**** KUTIPAN SUMBER ****
Sesuai dengan asas desentralisasi dan otonomi yang lebih luas, maka dalam tahap evaluasi hendaknya ada indikator kinerja yang lebih jelas, dan dapat dimungkinkan berbeda-beda antar daerah, mengingat heterogenitas Pemda Kabupaten/Kota yang sangat tinggi. Dengan demikian evaluasi akan lebih akurat, adil dan tepat sasaran. Dengan indikator yang berbeda maka dimungkinkan pula adanya pelaporan/pertanggungjawaban yang berbeda, sepanjang tidak menyalahi standar akuntansi keuangan Pemda. Untuk maksud tersebut perlu adanya kesepakatan antara Pemda sebagai pelaksana anggaran daerah dengan DPRD sebagai pihak yang mengesahkan pelaporan, tentang bentuk dan format pelaporan yang diinginkan sehingga dapat dimengerti semua pihak lebih akurat dan tepat sasaran.
****
Lanjutkan kutipan sumber tentang evaluasi dan pelaporan anggaran daerah mulai setelah kalimat terakhirnya. Item yang disertakan tidak diperlukan.
**** BAHAN TERSEDIA ****
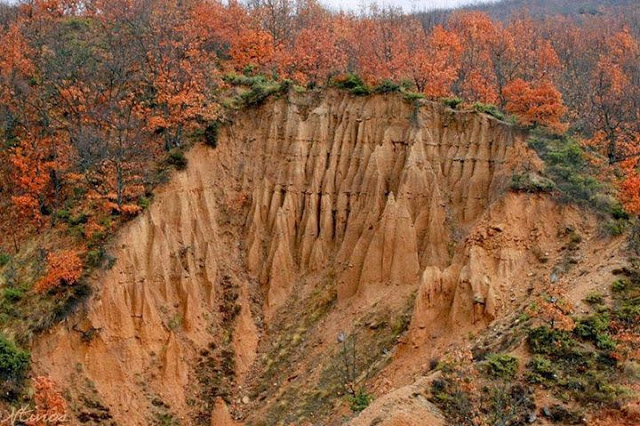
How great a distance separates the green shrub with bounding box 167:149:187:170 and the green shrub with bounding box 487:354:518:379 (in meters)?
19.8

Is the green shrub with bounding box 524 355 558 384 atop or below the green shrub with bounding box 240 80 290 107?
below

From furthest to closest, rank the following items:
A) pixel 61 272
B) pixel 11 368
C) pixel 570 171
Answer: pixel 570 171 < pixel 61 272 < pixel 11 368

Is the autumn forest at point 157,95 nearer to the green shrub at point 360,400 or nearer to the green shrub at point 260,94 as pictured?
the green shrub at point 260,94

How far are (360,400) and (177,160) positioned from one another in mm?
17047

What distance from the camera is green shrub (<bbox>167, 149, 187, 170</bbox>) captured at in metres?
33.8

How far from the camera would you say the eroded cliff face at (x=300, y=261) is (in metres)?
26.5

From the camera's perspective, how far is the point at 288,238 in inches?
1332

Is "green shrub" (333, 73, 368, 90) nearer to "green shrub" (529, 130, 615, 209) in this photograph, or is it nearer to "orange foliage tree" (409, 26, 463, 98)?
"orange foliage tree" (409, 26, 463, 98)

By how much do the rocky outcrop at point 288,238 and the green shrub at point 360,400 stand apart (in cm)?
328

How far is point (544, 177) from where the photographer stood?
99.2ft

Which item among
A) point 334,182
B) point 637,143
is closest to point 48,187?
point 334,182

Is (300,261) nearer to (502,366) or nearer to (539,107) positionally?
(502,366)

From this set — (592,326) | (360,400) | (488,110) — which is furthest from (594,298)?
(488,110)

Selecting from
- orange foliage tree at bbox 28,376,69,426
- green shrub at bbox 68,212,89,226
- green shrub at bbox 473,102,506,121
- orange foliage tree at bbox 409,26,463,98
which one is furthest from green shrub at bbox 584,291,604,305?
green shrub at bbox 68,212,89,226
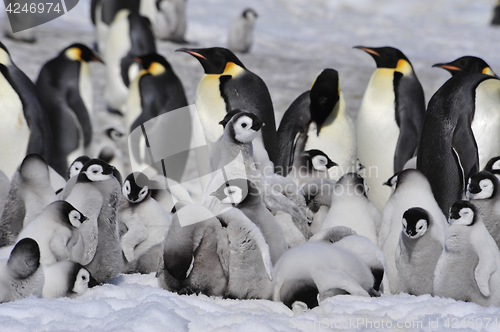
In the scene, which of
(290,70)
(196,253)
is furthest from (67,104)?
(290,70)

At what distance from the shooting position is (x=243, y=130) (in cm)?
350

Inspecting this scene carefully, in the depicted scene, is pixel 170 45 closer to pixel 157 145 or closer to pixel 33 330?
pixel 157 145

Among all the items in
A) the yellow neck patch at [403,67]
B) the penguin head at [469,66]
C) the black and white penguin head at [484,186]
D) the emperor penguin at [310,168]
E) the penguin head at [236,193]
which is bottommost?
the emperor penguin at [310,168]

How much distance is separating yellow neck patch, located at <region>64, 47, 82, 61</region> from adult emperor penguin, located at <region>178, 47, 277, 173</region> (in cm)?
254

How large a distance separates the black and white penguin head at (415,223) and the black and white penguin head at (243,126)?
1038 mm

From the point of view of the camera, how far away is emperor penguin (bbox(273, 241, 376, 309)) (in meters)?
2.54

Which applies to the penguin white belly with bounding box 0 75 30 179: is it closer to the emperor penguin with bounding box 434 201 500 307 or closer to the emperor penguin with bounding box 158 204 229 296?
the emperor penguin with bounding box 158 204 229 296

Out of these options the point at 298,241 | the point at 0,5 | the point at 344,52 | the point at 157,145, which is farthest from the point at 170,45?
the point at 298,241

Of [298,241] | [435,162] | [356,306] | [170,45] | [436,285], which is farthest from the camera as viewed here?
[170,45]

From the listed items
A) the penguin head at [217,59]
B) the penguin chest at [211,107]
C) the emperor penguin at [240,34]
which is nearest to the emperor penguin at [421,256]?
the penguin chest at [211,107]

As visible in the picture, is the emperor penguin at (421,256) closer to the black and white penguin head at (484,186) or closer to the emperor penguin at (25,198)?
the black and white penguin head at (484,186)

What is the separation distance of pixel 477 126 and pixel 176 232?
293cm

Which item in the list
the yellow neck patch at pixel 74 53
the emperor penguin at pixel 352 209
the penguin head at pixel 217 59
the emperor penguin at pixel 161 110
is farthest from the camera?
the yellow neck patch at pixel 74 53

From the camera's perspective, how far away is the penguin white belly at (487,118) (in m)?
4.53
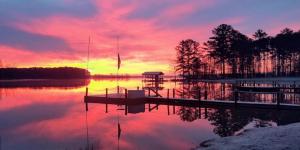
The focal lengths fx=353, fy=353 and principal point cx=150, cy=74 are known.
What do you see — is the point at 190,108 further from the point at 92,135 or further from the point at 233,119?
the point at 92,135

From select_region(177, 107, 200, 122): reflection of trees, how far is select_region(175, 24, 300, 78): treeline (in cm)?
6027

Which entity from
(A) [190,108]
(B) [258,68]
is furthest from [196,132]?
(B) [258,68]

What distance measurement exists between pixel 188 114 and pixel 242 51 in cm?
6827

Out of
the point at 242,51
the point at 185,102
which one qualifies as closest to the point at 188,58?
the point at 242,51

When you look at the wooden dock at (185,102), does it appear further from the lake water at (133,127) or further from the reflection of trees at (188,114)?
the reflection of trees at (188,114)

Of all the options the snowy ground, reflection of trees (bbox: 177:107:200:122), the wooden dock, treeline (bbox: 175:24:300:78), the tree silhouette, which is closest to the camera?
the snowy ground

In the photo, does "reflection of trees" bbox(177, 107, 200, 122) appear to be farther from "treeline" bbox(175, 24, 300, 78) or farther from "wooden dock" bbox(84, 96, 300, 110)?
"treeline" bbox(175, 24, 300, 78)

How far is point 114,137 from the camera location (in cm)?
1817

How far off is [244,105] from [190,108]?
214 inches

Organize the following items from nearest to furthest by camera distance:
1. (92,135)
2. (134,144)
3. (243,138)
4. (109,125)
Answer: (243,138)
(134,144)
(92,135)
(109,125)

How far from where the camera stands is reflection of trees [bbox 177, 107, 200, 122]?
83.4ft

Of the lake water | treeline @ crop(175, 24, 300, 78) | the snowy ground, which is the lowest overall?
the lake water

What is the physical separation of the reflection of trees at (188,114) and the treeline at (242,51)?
****
▸ **JAWABAN**
Pengendalian Keuangan Daerah

  

Penerimaan dan pengeluaran keuangan daerah harus sering dimonitor, yaitu, harus dibandingkan antara yang dianggarkan dengan yang dicapai/direalisasikan. Untuk itu perlu dilakukan analisis varians/selisih terhadap penerimaan dan pengeluaran keuangan daerah, agar secepat mungkin dicari penyebab timbulnya varians dan tindakan antisipasi ke depan.

Transparansi Keuangan Daerah

  

Transparansi adalah keterbukaan pemerintah dalam membuat kebijakan-kebijakan keuangan daerah sehingga dapat diketahui dan diawasi oleh  DPRD dan masyarakat.

Transparansi pengelolaan keuangan daerah pada akhirnya akan menciptakan horizontal accountability antara pemerintah daerah dengan masyarakatnya sehingga tercipta pemerintah daerah yang bersih, efektif, efisien, akuntbel dan responsif terhadap aspirasi dan kepentingan masyarakat.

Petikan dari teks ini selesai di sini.